# Page start

# L5 (orig. L4) Miomantis caffra ❤



## hysteresis (Dec 4, 2018)

Four little Mios got on a plane. 

Let's hope they find their way safe.


----------



## hysteresis (Dec 4, 2018)

Teh old dork posteth. 

More tomorrow once they arrive.


----------



## MantisGirl13 (Dec 5, 2018)

Awesome! I hope they arrive ok! (This should probably be moved to the General Mantis Discussions because it is mantis related)

- MantisGirl13


----------



## hysteresis (Dec 5, 2018)

@MantisGirl13 yeh but I was just so excited and I didn't want to dirty up a proper mantis section with my juvenile squealing! 

Heat pack and premium overnight shipping by courier. I really hope they arrive well. Destination pickup. Don't want any delivery issues.


----------



## MantisGirl13 (Dec 5, 2018)

hysteresis said:


> @MantisGirl13 yeh but I was just so excited and I didn't want to dirty up a proper mantis section with my juvenile squealing!
> 
> Heat pack and premium overnight shipping by courier. I really hope they arrive well. Destination pickup. Don't want any delivery issues.


I want pics when they arrive!

- MantisGirl13


----------



## Synapze (Dec 5, 2018)

I'm excited for you!


----------



## hysteresis (Dec 5, 2018)

@Synapze @MantisGirl13

I know you've all been there. You found a bug and loved it. Then you ran out of bugs to find and ordered some.

Well, this is harder being in Canada. I'm elated to have this opportunity.

I keep saying it's for the kids, and believe me they're 100% full-on about it.

But me, i'm hooked. There is something so special about this.


----------



## Mantis Lady (Dec 5, 2018)

MantisGirl13 said:


> I want pics when they arrive!


I want to see pics of them too


----------



## hysteresis (Dec 5, 2018)

I misted them and had to return to the office. In general, here's what they look like. 

We have 4 healthy-lookin' L4s (approx). More photos later.


----------



## Mantis Lady (Dec 5, 2018)

Cute little mantids.


----------



## Synapze (Dec 5, 2018)

hysteresis said:


> But me, i'm hooked﻿﻿. There is something so special about this.


When I got my first Chinese I kept her in a jar in my kitchen. I'm pretty sure I looked at her about every 10 minutes! My spouse even felt the need to scold me a couple of times. 

Dang... I still miss her, but she started me on this adventure and I've enjoyed it ever since. She certainly was special. 

Good luck with your newly acquired younglings.


----------



## hysteresis (Dec 5, 2018)

I HATE FRUIIT FLIES. THAT IS ALL.


----------



## hysteresis (Dec 5, 2018)

Here's a decent photo of one of our little Mios.


----------



## Aristalochia (Dec 5, 2018)

Lookin good  Are you having trouble wrangling the hydei?


----------



## hysteresis (Dec 5, 2018)

@Aristalochia YEH!

I can see I'm going to need to refine my skill at this. LoL.


----------



## hysteresis (Dec 5, 2018)

Nerves = SHOT


----------



## Aristalochia (Dec 5, 2018)

Haha, I remember my first attempts to deal with them... I sent you some tips that hopefully help, if not there's video's on youtube showing how to manage em easy. I'll see if I can find a good one for you.


----------



## hysteresis (Dec 5, 2018)

# Page end
# Data extract start

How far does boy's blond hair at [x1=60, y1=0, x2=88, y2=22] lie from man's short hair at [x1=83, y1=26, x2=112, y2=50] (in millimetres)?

# Data extract end

# [Complete the following]
1. In the mantis thread, shorten the paragraph that begins "When I got my first Chinese" to one sentence that keeps its main facts.
2. Resume the mantis thread from its last line and write the post that follows.

# [Expected responses]
1. Synapze kept a first Chinese in a kitchen jar, looked at her about every 10 minutes, and was scolded a couple of times for it by a spouse.

2.
Thanks


----------



## hysteresis (Dec 5, 2018)

@Synapze TYVM. I'm confident that I can take good care of them

We were HOOKED with our first european (male), then starstruck with our female european. Still have her ooth in diapause.

We just need to keep going. This is great!

I just need to improve my fruit fly game.


----------



## hysteresis (Dec 6, 2018)




----------



## Prayingmantisqueen (Dec 6, 2018)

Awww they are so cute. I am glad you were able to get some!


----------



## MantisGirl13 (Dec 6, 2018)

Beautiful mantids! I am So glad you were able to get them!

- MantisGirl13


----------



## hysteresis (Dec 6, 2018)

I'm falling deep. 

Trying to close a deal for R. megaera and H. venosa.


----------



## MantisGirl13 (Dec 6, 2018)

hysteresis said:


> I'm falling deep.
> 
> Trying to close a deal for R. megaera and H. venosa.


Cool! I hope you can get them!

- MantisGirl13


----------



## hysteresis (Dec 6, 2018)

@MantisGirl13

Me too. A dude from a FB Mantis group. 

We came close before, and had even paid via PP but the 2nd hurricane of the season rolled into the Southeast and he just refunded me my money knowing from his experience with the 1st hurricane, that it'd be a while before he could ship. 

I was SUPER bummed. 

Fingers crossed. He says he's shipped to Canada lots. 100% success rate.


----------



## Mantis Lady (Dec 6, 2018)

hysteresis said:


> I HATE FRUIIT FLIES. THAT IS ALL.


Don't forget the normal fat flies, those can escape. and my mantids like them so much. But my hubby not if he sees a fly flying in my home.


----------



## hysteresis (Dec 6, 2018)

The hydei culture I have produces rather small ff. This is how big the caffra nymphs are... maybe they need larger prey.


----------



## MantisGirl13 (Dec 7, 2018)

It looks pretty well-fed to me! Definitely larger prey next molt tho...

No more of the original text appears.